Bij de keuring wordt verder aandacht geschonken aan het voorkomen van onkruiden of vermenging (b.v. gerst in tarwe}. Op de veldkeuring volgt bij zaaizaden een monsterkeuring, waarbij gelet wordt op uiterlijk waarneembare eigenschappen als kleur, reuk, tast, grootte van het zaad en beschadiging, terwijl natuurlijk ook nagegaan wordt of onkruiden of vermengingen voorkomen. Vervolgens wordt door laboratoriumonderzoek de kiemkracht, de kiemenergie en het vochtgehalte bepaald; hierbij wordt tevens gelet op de gezondheidstoestand. Door zeven van een gedeelte van het monster wordt vastgesteld of de sortering aan de eisen voldoet. Tenslotte volgt de partijkeuring om na te gaan of de partij behoorlijk overeenkomt met het monster.

Bij aardappelen wordt de partij op uit- en inwendig zichtbare knolziekten en gebreken beoordeeld, terwijl er op wordt toegezien, dat de partij voldoet aan de voorschriften betreffende de sortering. Enige jaren geleden werd een kuilinspectie ingevoerd, waardoor de partijen pootaardappelen beter beoordeeld kunnen worden.

Naast de k. en het uitgevoerde toezicht staat de Cultuurcontrole om na te gaan of de nateelt aan de verwachting voldoet.

Tot de groep selectiebedrijven van de N.A.K.G. worden alleen bedrijven voor de productie van groentezaden toegelaten, als ze voldoen aan bepaalde toelatingseisen. Een belangrijke verplichting is, dat elk bedrijf zijn eigen stam- en zaaizaad, bestemd voor de vermeerdering tot handelszaad, dient te produceren.

Aankoop van zaaizaad is toegestaan, mits dit wordt bemonsterd en geplombeerd door de N.A.K.G. en afkomstig is van bedrijven, welke voor zaaizaadverkoop in aanmerking komen.

Op de selectiebedrijven vindt regelmatig controle van de selectiewerkzaamheden en de stamzaadproductie plaats, terwijl alle percelen zaaizaad (waarvan de oogst is bestemd voor de vermeerdering tot handelszaad) worden gekeurd.

Bovendien vindt beoordeling van monsters van zaaizaadpartijen plaats op de proeftuin van de N.A.K.G. Deze contrôle biedt levens een basis voor de steekproefsgewijze keuring van de handelszaadpercelen. Voorts worden op de proeftuin op grote schaal monsters van in de handel gebrachte partijen groentezaden gecontroleerd.

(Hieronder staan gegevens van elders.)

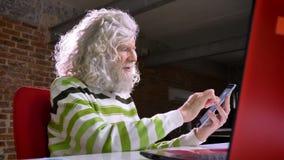Śliczny dojrzały caucasian mężczyzna z wielką białą brodą i włosy swiping jego telefon podczas gdy siedzący obok laptopu w cegle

Afgekeurde partijen worden als zodanig door de N.A.K.G. geplombeerd en krijgen in overleg met of op aanwijzing van de N.A.K.G. een andere bestemming dan voor zaaidoeleinden.

Bij de keuringen door de N.A.K.B. zijn te onderscheiden:

a. moederboomkeuring;
b. veldkeuring;
c. partijkeuring en waarmerking.

Moederboomk. heeft plaats speciaal bij die rassen ten aanzien waarvan door de N.A.K.B. is bepaald, dat bij de voortkweking gebruik moet worden gemaakt van goedgekeurd ent- of stekhout. Bij deze k. worden de moederbomen en -planten gekeurd op rasechtheid en gezondheid en ten bewijze van goedkeuring gewaarmerkt met een waarmerkteken van de N.A.K.B. Het voortkwekingsmateriaal (ent- of stekhout) van de goedgekeurde moederbomen moet door of onder toezicht van een keurmeester van de N.A.K.B. worden gesneden en gewaarmerkt en wordt gecertificeerd aan de boomkwekers verstrekt.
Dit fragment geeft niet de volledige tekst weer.